だって―――兄さんには、可愛げのない甘えん坊の妹らしくない妹と思い続けて欲しかったから。



「海――。...あれ、海?

...寝てるのかあ...。案外寝顔は可愛いんだな、海。

ま、起こすのはかわいそうだし、寝かしておこう。

御飯が出来たら呼びに来るからな、海」



兄さんが居なくなった後、僕はためていた息を吐き、深呼吸する。

兄さんは、相変わらず優しい。


僕と同じ様に銀髪だけど、母さんは茶髪だし、父さんも髪は蒼い。

父さんのお祖父ちゃんが外国人だった、と言う話は聞いたけど、隔世遺伝、って言うやつなのだろうか。

...実は義伯父さんの子供だ、って言われた方がしっくりくる。



義伯父さんは最近、ゲーム会社を立ち上げるとか、ダグラス小父さんの店を拡張するとか言ってるけど、それが楽しみだなーと最近は思っている。

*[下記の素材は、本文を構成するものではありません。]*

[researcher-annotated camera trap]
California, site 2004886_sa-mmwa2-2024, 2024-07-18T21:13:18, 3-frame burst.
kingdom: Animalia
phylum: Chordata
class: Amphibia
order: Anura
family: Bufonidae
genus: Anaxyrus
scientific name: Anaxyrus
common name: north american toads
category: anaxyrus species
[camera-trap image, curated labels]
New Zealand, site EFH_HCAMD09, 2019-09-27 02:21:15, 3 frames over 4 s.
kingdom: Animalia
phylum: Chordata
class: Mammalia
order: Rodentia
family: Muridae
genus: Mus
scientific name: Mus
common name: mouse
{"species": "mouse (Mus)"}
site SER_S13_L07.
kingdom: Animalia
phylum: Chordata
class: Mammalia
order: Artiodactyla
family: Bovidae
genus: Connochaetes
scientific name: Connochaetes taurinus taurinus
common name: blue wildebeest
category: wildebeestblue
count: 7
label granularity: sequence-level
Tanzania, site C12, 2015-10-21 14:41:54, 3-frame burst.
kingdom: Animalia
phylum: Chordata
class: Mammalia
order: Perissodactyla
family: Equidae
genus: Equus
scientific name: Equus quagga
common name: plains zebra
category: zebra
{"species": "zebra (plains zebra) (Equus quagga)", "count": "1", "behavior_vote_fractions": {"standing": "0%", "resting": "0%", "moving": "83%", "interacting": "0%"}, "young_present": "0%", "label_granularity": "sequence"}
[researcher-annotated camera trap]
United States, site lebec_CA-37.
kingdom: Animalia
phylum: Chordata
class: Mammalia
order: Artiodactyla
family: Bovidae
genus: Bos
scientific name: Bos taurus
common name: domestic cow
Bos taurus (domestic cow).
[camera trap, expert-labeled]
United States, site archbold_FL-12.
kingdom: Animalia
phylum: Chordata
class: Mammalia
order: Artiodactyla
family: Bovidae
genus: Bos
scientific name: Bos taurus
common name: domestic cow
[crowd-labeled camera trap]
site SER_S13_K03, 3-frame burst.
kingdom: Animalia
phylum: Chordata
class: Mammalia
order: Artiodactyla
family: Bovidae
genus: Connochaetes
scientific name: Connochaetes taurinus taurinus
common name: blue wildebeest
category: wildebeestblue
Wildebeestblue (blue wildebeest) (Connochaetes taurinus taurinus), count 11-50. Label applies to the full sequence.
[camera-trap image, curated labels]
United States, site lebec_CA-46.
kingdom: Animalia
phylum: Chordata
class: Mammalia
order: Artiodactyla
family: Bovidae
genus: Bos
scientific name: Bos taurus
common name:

そういえば、テストプレイ機があるから暇なときはそれがプレイできるけど、今はやめておこう。






―――

「さあ、海?

俺とバトルだー!」

「ハイハイ、分かったよ、兄さん」

「な!?いつもなら、もう少し反応してくれるのに...。」

「僕がなんでも兄さんに合わせると思ったら間違いだよ」

「冷たいじゃないか、海!」

「五月蠅いよ、信」

「呼び捨てかよ!全く、そんな子に育てた覚えはないっ!?」

「まあ、兄さんの子供じゃないしね」

「そうだな...。」

「ほら、早くいかないと置いてくよ?」

「あ、狡いぞ海!くそ、同じタイミングで走り出すと勝てねえ!?」

「ふふ、兄さん、僕の勝ちだ!」

「畜生...!遊園地走るな!」「兄さんが言える言葉じゃないよ!?」


久しぶりに近所の遊園地に来ていた。

創業120年らしく、施設が新調されていた。

凄いな、と思いつつ、僕はその日夕方になるまで遊んだ。



「さあ、兄さん帰るよ。

...かえるよ!」

「うう...まだあそびたりないー-!」

「ダメ!ほら、帰るよっ!」「うう......。」


閉館直前まで遊んでいた兄さんは疲れ果てていて、僕に容易に引っ張られていた。



―――

「兄さん、疲れたよお...。」

「しょうがないなあ、海は」

「兄さんが悪いんだよお...。」

「そうか?」


ピーンポーン

「なんだろう?ちょっと行ってくる」

「気をつけろよー」

「兄さんじゃあるまいし」

「なんだと!?」



「...義伯父さん」

「ああ、海か。ってことは、信は寝てるのか?」

「いや、兄さんは起きてるよ。ただ、兄さんが遊園地で遊びすぎちゃって...。」

「ああ、アリスみたいになったって事か」

「アリス...?伯母さんの事?」

「うーん...。あってるけど、少し違うかな」

「どういう事?」

「そんな事より、海。お前に渡した奴だが、それの改良版を持ってきたから。

それも二つだ。信と一緒にやるといい」

「...分かった。じゃあ、テスト機は返すね!」

「......ああ。...」


多少義伯父さんの歯切れが悪かったけど、多分気のせいだと思う。





―――

「やー、楽しかったね、トルーパーアイⅢ!」

「だな、それで、次は何を買いに行く!

俺は楽しみだ!」

「...そうだね」


僕達は久しぶりに近くの街に買い物に来ていた。

兄さんはこういう所に来ると、必ずはしゃぐ。

子供じゃないんだし...。と言いたくなるけど、実際見た目は子供っぽいし、精神年齢自体は幼いんじゃないかとも思ってる。





「さあ、かえろう」

「ああ、流石に疲れた...。」

「そりゃ、一日中居たらね」


僕達は器用にモノを持っていた。

両手では持ち切れずに、腕の間やその持ち物の上にのせて持っている。何とか視界は確保されている為、轢かれる事は無いだろう―――と思っていた。



遠くから、車の音が聞こえてくる。

でも、僕達は青信号でわたっているから大丈夫だと思っていた。



でも、その車はそのまま迫ってきて―――。



僕は気付いたら、草原にいた。

その横には、兄さんをそのまま女の子にしたような人がいた。